Records provided:

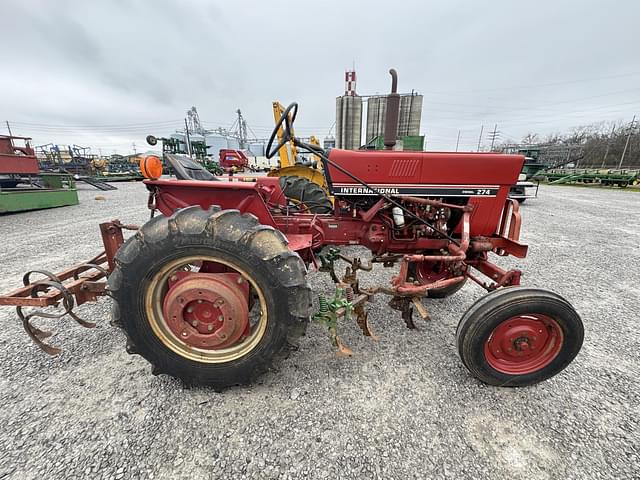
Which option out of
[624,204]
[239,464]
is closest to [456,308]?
[239,464]

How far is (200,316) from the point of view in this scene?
1.66m

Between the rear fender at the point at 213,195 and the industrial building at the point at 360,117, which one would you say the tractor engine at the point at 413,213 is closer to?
the rear fender at the point at 213,195

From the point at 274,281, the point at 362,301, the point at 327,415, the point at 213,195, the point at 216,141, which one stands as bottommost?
the point at 327,415

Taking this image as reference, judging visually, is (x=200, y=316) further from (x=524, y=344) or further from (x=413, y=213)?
(x=524, y=344)

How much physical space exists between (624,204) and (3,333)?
15.2 metres

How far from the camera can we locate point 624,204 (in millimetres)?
9812

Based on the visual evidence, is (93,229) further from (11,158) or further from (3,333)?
(11,158)

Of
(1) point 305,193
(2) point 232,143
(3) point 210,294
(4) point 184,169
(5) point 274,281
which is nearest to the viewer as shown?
(5) point 274,281

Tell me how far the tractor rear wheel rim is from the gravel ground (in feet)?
0.91

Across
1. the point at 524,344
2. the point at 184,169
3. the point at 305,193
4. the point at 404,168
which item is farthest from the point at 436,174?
the point at 305,193

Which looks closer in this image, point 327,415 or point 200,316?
point 327,415

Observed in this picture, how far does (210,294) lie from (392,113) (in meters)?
1.87

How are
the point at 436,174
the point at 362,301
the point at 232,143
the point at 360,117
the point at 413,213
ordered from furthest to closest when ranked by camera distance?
the point at 232,143, the point at 360,117, the point at 413,213, the point at 436,174, the point at 362,301

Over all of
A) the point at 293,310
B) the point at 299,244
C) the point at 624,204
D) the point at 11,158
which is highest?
the point at 11,158
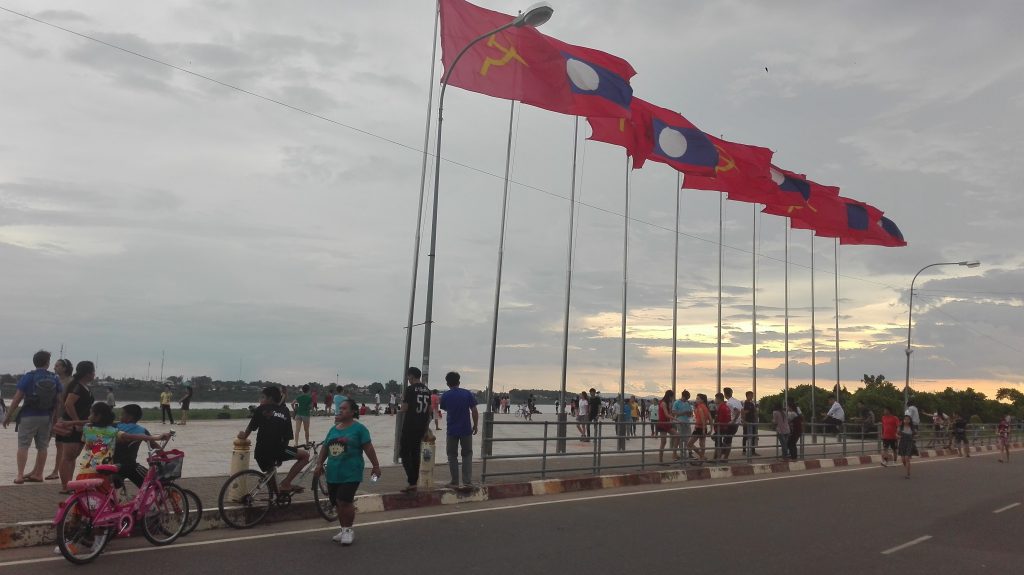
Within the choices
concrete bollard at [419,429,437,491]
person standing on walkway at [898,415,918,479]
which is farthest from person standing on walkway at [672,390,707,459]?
concrete bollard at [419,429,437,491]

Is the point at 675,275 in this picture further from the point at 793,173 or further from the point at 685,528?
the point at 685,528

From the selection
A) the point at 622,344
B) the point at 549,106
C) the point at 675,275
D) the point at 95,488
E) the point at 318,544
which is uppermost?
the point at 549,106

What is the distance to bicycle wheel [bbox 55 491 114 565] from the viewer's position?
7559mm

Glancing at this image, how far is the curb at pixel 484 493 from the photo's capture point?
27.9 ft

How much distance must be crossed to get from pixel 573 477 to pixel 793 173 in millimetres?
21625

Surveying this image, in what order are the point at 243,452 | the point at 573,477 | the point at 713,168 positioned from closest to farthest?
the point at 243,452, the point at 573,477, the point at 713,168

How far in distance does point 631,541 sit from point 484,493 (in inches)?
178

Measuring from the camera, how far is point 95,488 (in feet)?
26.2

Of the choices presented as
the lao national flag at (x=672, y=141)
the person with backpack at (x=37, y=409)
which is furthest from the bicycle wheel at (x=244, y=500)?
the lao national flag at (x=672, y=141)

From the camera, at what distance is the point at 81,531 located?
7.72 meters

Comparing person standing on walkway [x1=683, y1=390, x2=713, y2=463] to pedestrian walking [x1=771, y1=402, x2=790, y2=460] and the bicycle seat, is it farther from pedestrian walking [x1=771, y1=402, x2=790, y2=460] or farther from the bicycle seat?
the bicycle seat

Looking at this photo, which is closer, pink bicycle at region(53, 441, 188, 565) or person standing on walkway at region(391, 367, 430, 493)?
pink bicycle at region(53, 441, 188, 565)

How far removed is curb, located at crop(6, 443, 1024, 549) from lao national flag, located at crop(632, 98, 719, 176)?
9.78 metres

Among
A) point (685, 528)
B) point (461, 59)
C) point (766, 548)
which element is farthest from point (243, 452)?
point (461, 59)
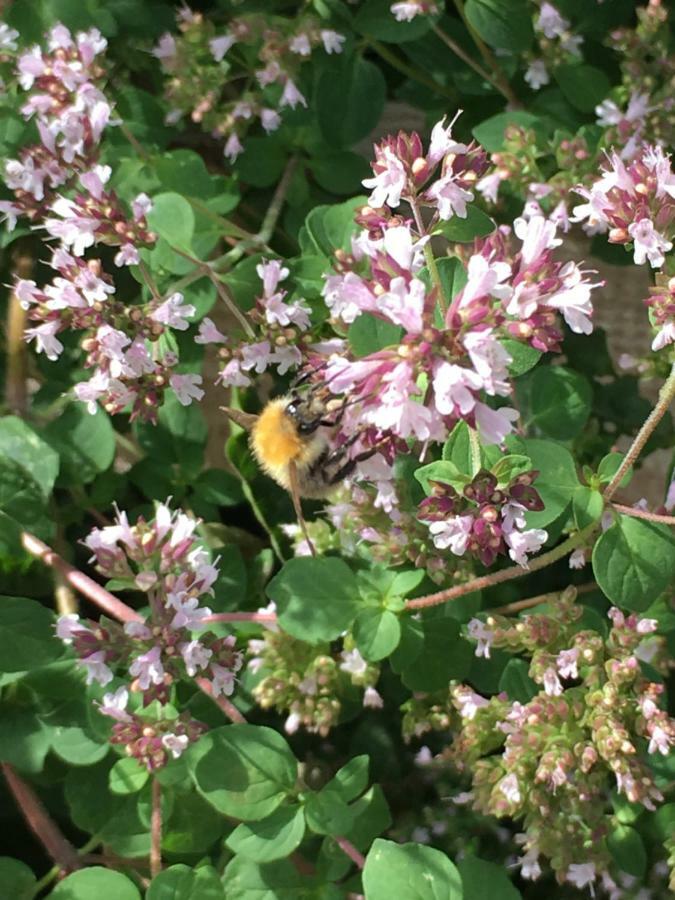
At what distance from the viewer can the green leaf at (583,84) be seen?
1665 millimetres

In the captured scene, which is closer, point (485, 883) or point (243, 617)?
point (485, 883)

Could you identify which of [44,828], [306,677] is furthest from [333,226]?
[44,828]

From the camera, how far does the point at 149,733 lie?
4.32 ft

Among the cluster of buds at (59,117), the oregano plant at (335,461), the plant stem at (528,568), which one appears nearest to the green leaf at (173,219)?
the oregano plant at (335,461)

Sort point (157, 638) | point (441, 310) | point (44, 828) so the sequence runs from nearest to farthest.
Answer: point (441, 310) < point (157, 638) < point (44, 828)

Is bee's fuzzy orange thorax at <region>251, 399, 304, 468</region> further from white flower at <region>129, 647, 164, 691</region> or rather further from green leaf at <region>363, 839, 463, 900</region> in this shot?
green leaf at <region>363, 839, 463, 900</region>

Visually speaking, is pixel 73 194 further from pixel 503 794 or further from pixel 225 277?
pixel 503 794

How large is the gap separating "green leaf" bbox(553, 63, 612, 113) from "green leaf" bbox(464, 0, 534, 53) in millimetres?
99

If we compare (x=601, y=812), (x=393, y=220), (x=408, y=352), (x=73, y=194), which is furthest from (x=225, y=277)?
(x=601, y=812)

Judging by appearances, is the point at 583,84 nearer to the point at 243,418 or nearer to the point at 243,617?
the point at 243,418

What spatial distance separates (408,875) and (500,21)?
4.16 feet

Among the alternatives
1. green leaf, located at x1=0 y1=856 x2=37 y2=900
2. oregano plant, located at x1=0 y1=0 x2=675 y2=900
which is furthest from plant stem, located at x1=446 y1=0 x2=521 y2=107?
green leaf, located at x1=0 y1=856 x2=37 y2=900

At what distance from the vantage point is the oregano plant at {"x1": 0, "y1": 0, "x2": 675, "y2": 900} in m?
1.15

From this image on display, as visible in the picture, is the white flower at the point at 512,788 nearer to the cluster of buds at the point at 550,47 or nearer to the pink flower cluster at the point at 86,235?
the pink flower cluster at the point at 86,235
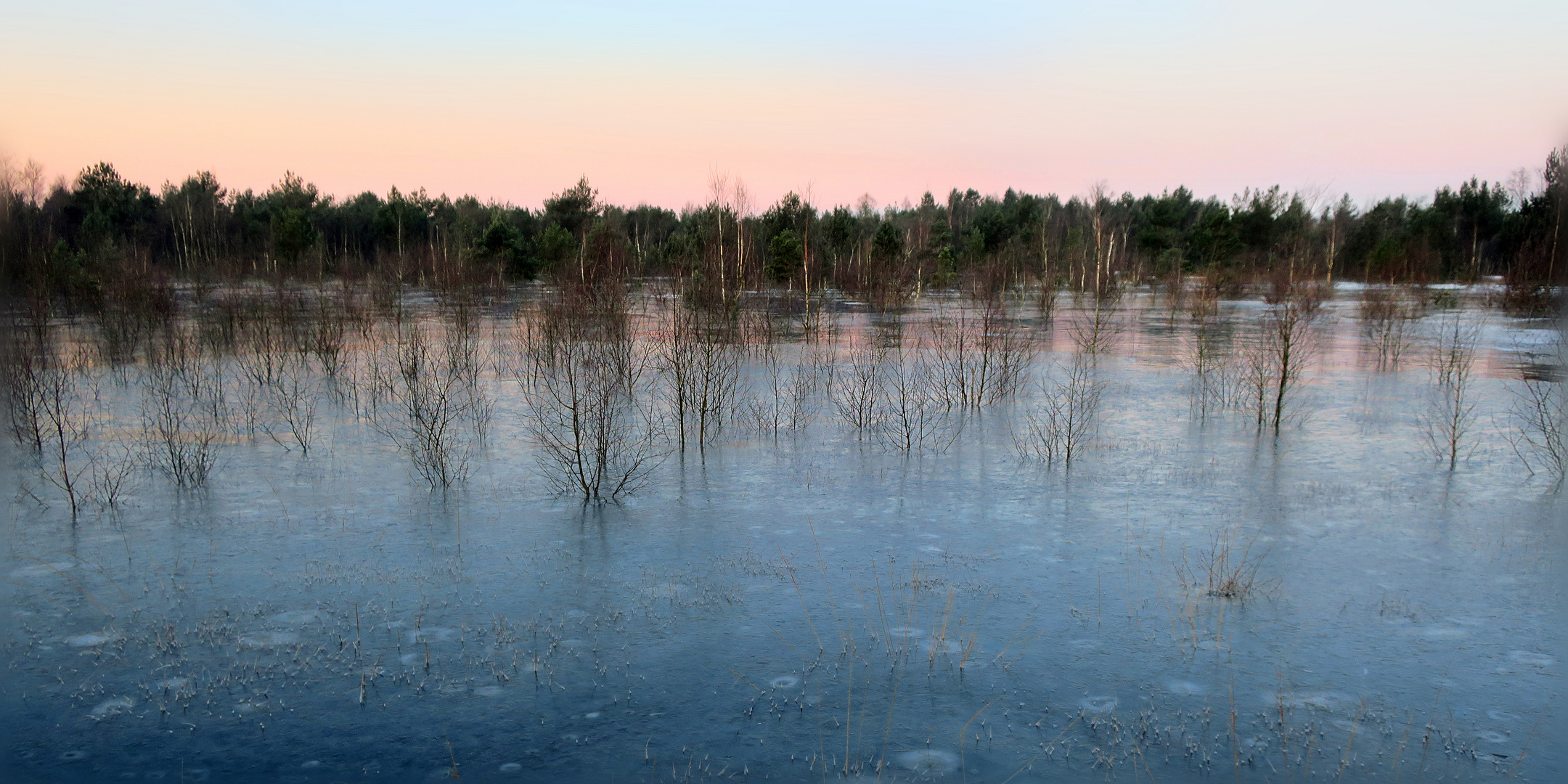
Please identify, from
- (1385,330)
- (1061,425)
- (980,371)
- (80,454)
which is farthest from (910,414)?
(1385,330)

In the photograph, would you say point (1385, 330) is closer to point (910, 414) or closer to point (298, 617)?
point (910, 414)

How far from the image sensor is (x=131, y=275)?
28.2 m

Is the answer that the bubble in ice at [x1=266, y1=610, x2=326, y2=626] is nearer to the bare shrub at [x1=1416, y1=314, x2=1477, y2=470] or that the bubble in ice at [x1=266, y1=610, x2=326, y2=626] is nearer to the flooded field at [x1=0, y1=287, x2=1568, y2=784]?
the flooded field at [x1=0, y1=287, x2=1568, y2=784]

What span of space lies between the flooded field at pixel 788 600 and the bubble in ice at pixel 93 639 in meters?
0.03

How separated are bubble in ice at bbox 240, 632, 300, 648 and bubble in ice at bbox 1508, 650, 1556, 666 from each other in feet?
25.5

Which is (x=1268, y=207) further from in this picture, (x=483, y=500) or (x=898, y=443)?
(x=483, y=500)

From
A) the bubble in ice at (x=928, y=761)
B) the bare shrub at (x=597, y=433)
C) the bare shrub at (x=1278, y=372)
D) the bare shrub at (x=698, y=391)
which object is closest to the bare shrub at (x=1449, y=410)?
the bare shrub at (x=1278, y=372)

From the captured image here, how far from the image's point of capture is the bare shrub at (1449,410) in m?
11.9

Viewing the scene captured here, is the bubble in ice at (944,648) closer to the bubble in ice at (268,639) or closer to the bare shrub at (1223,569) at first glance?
the bare shrub at (1223,569)

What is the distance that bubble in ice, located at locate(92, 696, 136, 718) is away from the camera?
5.41 metres

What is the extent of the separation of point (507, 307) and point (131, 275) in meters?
12.8

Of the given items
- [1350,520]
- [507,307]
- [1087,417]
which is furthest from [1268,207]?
[1350,520]

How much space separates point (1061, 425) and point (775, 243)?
24.5 m

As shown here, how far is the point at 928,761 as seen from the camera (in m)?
5.01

Task description: Reproduce the material word for word. Any pictures should be left out of the copy.

Full response:
Which option out of
[624,204]
[239,464]
is closest to [456,308]?
[239,464]

How far is (200,316) from the point of view in this scene?
1.66m

Between the rear fender at the point at 213,195 and the industrial building at the point at 360,117, which one would you say the tractor engine at the point at 413,213 is closer to?
the rear fender at the point at 213,195

From the point at 274,281, the point at 362,301, the point at 327,415, the point at 213,195, the point at 216,141, which one stands as bottommost?
the point at 327,415

Taking this image as reference, judging visually, is (x=200, y=316) further from (x=524, y=344) or further from (x=413, y=213)?
(x=524, y=344)

How much physical space exists between (624,204) and (3,333)?
15.2 metres

How far from the camera can we locate point 624,204 (in millimetres)?
9812

Based on the visual evidence, is (93,229) further from (11,158) or further from (3,333)?
(11,158)

Of
(1) point 305,193
(2) point 232,143
(3) point 210,294
(4) point 184,169
(5) point 274,281
which is nearest to the viewer as shown?
(5) point 274,281

Tell me how far the tractor rear wheel rim is from the gravel ground (in feet)?
0.91

Across
1. the point at 524,344
2. the point at 184,169
3. the point at 305,193
4. the point at 404,168
which item is farthest from the point at 436,174?
the point at 305,193

Which looks closer in this image, point 327,415 or point 200,316?
point 327,415

Observed in this picture, how far does (210,294) lie from (392,113) (in meters)?
1.87

How are
the point at 436,174
the point at 362,301
the point at 232,143
the point at 360,117
the point at 413,213
ordered from furthest to closest when ranked by camera distance?
the point at 232,143, the point at 360,117, the point at 413,213, the point at 436,174, the point at 362,301

Over all of
A) the point at 293,310
B) the point at 299,244
C) the point at 624,204
D) the point at 11,158
which is highest?
the point at 11,158
Within the choices
concrete bollard at [419,429,437,491]
person standing on walkway at [898,415,918,479]
which is farthest from person standing on walkway at [672,390,707,459]?
concrete bollard at [419,429,437,491]

Is the point at 675,275 in this picture further from the point at 793,173 or further from the point at 685,528?
the point at 685,528

From the selection
A) the point at 622,344
B) the point at 549,106
C) the point at 675,275
D) the point at 95,488
E) the point at 318,544
which is uppermost?
the point at 549,106

What is the distance to bicycle wheel [bbox 55 491 114 565] from the viewer's position?
7559mm

Glancing at this image, how far is the curb at pixel 484 493 from the photo's capture point?
27.9 ft

How much distance must be crossed to get from pixel 573 477 to pixel 793 173 in millimetres?
21625

Surveying this image, in what order are the point at 243,452 | the point at 573,477 | the point at 713,168 positioned from closest to farthest?
the point at 243,452, the point at 573,477, the point at 713,168

How far in distance does point 631,541 sit from point 484,493 (in inches)?
178

Measuring from the camera, how far is point 95,488 (in feet)?
26.2

Of the choices presented as
the lao national flag at (x=672, y=141)
the person with backpack at (x=37, y=409)
which is furthest from the bicycle wheel at (x=244, y=500)?
the lao national flag at (x=672, y=141)

From the camera, at what distance is the point at 81,531 located?
7.72 meters

Comparing person standing on walkway [x1=683, y1=390, x2=713, y2=463] to pedestrian walking [x1=771, y1=402, x2=790, y2=460] and the bicycle seat, is it farther from pedestrian walking [x1=771, y1=402, x2=790, y2=460] or farther from the bicycle seat?
the bicycle seat

Looking at this photo, which is closer, pink bicycle at region(53, 441, 188, 565) or person standing on walkway at region(391, 367, 430, 493)?
pink bicycle at region(53, 441, 188, 565)

How far removed is curb, located at crop(6, 443, 1024, 549) from lao national flag, located at crop(632, 98, 719, 176)?
9.78 metres

Among
A) point (685, 528)
B) point (461, 59)
C) point (766, 548)
which element is farthest from point (243, 452)?
point (461, 59)
At what distance from the viewer can the green leaf at (583,84) be seen?
1665 millimetres

In the captured scene, which is closer, point (485, 883) or point (243, 617)?
point (485, 883)

Could you identify which of [44,828], [306,677] is furthest from [333,226]?
[44,828]

From the camera, how far does the point at 149,733 lie?
4.32 ft

Among the cluster of buds at (59,117), the oregano plant at (335,461), the plant stem at (528,568), which one appears nearest to the green leaf at (173,219)?
the oregano plant at (335,461)

Sort point (157, 638) | point (441, 310) | point (44, 828) so the sequence runs from nearest to farthest.
Answer: point (441, 310) < point (157, 638) < point (44, 828)

Is bee's fuzzy orange thorax at <region>251, 399, 304, 468</region> further from white flower at <region>129, 647, 164, 691</region> or rather further from green leaf at <region>363, 839, 463, 900</region> in this shot?
green leaf at <region>363, 839, 463, 900</region>

Visually speaking, is pixel 73 194 further from pixel 503 794 or further from pixel 225 277?
pixel 503 794

How large is the gap separating "green leaf" bbox(553, 63, 612, 113) from "green leaf" bbox(464, 0, 534, 53) in millimetres?
99

If we compare (x=601, y=812), (x=393, y=220), (x=408, y=352), (x=73, y=194), which is furthest from (x=225, y=277)?
(x=601, y=812)

Judging by appearances, is the point at 583,84 nearer to the point at 243,418 or nearer to the point at 243,617?
the point at 243,418

What spatial distance separates (408,875) and (500,21)?
4.16 feet

Among the alternatives
1. green leaf, located at x1=0 y1=856 x2=37 y2=900
2. oregano plant, located at x1=0 y1=0 x2=675 y2=900
which is furthest from plant stem, located at x1=446 y1=0 x2=521 y2=107?
green leaf, located at x1=0 y1=856 x2=37 y2=900

At what distance from the vantage point is the oregano plant at {"x1": 0, "y1": 0, "x2": 675, "y2": 900} in m?
1.15

From this image on display, as visible in the picture, is the white flower at the point at 512,788 nearer to the cluster of buds at the point at 550,47 or nearer to the pink flower cluster at the point at 86,235?
the pink flower cluster at the point at 86,235
Please identify, from
- (1385,330)
- (1061,425)
- (980,371)
- (80,454)
which is farthest from (910,414)?
(1385,330)

In the photograph, would you say point (1385, 330) is closer to point (910, 414) or closer to point (298, 617)?
point (910, 414)

How far from the image sensor is (x=131, y=275)?
28.2 m

Is the answer that the bubble in ice at [x1=266, y1=610, x2=326, y2=626] is nearer to the bare shrub at [x1=1416, y1=314, x2=1477, y2=470] or that the bubble in ice at [x1=266, y1=610, x2=326, y2=626] is nearer to the flooded field at [x1=0, y1=287, x2=1568, y2=784]?
the flooded field at [x1=0, y1=287, x2=1568, y2=784]

What span of space lies between the flooded field at pixel 788 600 and the bubble in ice at pixel 93 639 in meters?
0.03

How separated are bubble in ice at bbox 240, 632, 300, 648 and bubble in ice at bbox 1508, 650, 1556, 666 from each other in feet?
25.5

Which is (x=1268, y=207) further from in this picture, (x=483, y=500) or (x=898, y=443)?
(x=483, y=500)

From
A) the bubble in ice at (x=928, y=761)
B) the bare shrub at (x=597, y=433)
C) the bare shrub at (x=1278, y=372)
D) the bare shrub at (x=698, y=391)
which object is closest to the bare shrub at (x=1449, y=410)?
the bare shrub at (x=1278, y=372)

From the captured image here, how far from the image's point of capture is the bare shrub at (1449,410) in m?
11.9

Viewing the scene captured here, is the bubble in ice at (944,648) closer to the bubble in ice at (268,639) or closer to the bare shrub at (1223,569) at first glance?
the bare shrub at (1223,569)

What is the distance that bubble in ice, located at locate(92, 696, 136, 718) is away from the camera?
5.41 metres

What is the extent of the separation of point (507, 307) and point (131, 275) in meters?
12.8

Of the given items
- [1350,520]
- [507,307]
- [1087,417]
which is furthest from [1268,207]?
[1350,520]

How much space separates point (1061, 425) and point (775, 243)?
24.5 m

As shown here, how far is the point at 928,761 as seen from the camera (in m)?
5.01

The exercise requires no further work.